The two are also friends.

“We have common ground on humanity. That’s why he and I get along,” says Ms. Kocourek, a volunteer with the Tucson Samaritans, a humanitarian group that provides water, food, and first aid along the border. “She’s a terrific human,” he says with a twinkle from under his cowboy hat. The two are meeting at his cattle ranch before she sets out with a new volunteer to check out two aid stations along the border.

Why We Wrote This

On Arizona’s southern border, a rancher and a humanitarian reveal both the public divisions and the common ground over immigration. Here’s how border policy could be pivotal in this election swing state.

Peel away the politics of border security and immigration, and ideology submits to practicality among many voters in this border state – and across the United States. That’s particularly true when it comes to order on the border. In the wake of record illegal migration that overwhelmed southern communities, and northern and western cities such as New York and Denver, Trump and Harris supporters now align closely on improving security along the country’s borders, according to an August nationwide survey of registered voters by Pew Research Center. Large majorities also agree on admitting more high-skilled immigrants.

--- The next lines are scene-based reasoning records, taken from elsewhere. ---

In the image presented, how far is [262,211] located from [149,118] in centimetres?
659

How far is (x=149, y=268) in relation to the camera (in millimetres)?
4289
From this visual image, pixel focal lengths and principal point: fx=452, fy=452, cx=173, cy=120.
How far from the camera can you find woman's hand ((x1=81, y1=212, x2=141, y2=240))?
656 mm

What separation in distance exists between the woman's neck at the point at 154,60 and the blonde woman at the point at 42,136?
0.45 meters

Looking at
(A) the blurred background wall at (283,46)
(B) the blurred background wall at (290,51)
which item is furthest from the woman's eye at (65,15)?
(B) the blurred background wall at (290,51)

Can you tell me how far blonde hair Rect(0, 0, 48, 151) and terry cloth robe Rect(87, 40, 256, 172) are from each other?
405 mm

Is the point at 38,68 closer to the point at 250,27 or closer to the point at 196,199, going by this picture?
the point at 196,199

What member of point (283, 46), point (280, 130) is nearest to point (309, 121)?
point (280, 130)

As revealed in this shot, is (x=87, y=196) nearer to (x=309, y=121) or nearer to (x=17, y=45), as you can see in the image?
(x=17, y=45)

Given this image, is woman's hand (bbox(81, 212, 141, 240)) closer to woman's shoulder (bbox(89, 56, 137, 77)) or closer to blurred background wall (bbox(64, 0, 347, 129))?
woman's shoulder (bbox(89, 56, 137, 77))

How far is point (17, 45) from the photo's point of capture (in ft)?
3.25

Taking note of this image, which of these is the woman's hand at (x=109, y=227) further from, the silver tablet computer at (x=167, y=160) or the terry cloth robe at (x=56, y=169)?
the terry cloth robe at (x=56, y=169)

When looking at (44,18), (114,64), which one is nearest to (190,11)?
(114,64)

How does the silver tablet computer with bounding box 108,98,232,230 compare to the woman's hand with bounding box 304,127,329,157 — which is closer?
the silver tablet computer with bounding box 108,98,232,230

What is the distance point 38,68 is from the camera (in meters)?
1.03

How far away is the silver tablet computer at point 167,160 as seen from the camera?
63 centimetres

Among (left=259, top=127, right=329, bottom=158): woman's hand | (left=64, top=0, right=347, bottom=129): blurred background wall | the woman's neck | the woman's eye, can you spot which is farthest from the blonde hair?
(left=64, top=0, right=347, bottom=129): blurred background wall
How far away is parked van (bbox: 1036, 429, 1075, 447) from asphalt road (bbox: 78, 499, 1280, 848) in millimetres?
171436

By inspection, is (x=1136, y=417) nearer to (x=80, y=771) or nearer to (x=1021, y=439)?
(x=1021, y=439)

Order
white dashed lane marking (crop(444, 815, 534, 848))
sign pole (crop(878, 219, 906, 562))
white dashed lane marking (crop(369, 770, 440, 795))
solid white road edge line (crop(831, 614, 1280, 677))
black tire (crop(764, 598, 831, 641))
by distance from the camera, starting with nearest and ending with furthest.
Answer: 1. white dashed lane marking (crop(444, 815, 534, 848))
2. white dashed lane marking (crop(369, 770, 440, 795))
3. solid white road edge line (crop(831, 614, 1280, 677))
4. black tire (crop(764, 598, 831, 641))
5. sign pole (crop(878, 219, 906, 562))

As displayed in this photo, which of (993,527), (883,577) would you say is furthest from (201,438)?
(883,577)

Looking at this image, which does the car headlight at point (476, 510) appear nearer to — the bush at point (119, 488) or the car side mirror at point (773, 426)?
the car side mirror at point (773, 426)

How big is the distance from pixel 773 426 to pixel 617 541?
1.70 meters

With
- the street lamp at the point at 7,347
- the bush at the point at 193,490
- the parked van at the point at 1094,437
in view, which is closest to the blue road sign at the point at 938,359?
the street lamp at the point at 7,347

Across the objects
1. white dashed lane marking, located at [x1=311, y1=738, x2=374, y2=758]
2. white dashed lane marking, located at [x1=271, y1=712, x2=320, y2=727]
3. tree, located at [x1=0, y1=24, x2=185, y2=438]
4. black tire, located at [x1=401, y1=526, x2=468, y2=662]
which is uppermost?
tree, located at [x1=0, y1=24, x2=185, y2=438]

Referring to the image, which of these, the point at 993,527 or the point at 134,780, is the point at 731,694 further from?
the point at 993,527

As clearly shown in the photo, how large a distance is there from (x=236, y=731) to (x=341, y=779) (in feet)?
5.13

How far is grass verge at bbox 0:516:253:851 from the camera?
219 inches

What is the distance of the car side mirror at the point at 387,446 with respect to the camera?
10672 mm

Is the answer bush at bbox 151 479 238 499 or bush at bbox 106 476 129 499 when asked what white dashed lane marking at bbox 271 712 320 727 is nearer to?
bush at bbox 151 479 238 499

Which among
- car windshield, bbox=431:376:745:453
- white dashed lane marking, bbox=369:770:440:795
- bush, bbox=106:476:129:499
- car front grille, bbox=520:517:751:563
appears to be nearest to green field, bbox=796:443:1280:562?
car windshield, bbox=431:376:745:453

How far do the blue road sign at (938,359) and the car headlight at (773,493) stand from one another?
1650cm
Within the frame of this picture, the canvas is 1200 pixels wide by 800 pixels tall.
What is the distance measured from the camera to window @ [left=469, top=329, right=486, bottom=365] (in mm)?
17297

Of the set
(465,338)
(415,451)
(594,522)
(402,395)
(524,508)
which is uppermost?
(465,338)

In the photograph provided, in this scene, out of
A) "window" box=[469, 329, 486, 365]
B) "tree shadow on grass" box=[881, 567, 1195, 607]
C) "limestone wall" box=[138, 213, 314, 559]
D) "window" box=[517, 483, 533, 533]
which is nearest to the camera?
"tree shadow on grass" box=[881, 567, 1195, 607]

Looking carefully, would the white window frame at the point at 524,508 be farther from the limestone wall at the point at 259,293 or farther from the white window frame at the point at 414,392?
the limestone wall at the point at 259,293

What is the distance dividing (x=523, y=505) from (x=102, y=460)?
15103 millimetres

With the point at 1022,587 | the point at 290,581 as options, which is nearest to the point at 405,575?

“Americans are more aligned generally on what they want to see from immigration than you hear from pundits, advocates, or even politicians,” says Theresa Cardinal Brown, senior adviser on immigration and border policy at the Bipartisan Policy Center in Washington. They want a fair process, and migrants to abide by it, she says. And, she adds, “Majorities [in] both parties are perfectly fine giving folks who have been here a long time a path to legal status.”

But the security gap – and Mr. Trump’s clear dominance on this issue – has forced Democrats to change their tune. Four years ago, Joe Biden and his running mate campaigned on the humanitarian treatment of migrants. Today, Vice President Harris stresses her background as a former California prosecutor who was tough on cartels and, as president, would be equally tough on border security. When she ran for president in 2019, she promised to make illegal border crossing a civil offense. Now she pledges to pursue “more severe criminal charge against repeat violators.” She also backs more restrictions on asylum.

Riley Robinson/Staff

The Trump-era border wall (left photo) slices through the landscape and comes to an end, as viewed from the Chilton Ranch Sept. 7, 2024, outside Arivaca, Arizona. Tuscon Samaritans volunteer Gail Kocourek (right photo) holds torn-up pieces of passports and identifying documents that migrants and asylum-seekers left here before crossing the gap in the fence.

“She has moderated significantly in her baseline position on immigration,” says pollster David Byler, of Noble Predictive Insights in Phoenix. In Arizona, as in the nation, immigration is a top voter issue along with the economy, and polls show that voters put more trust in Mr. Trump to handle these twin concerns than they do in Ms. Harris. “Trump is in his sweet spot” on immigration, says Mr. Byler. “She understands that this is a weakness for her and is acting accordingly.”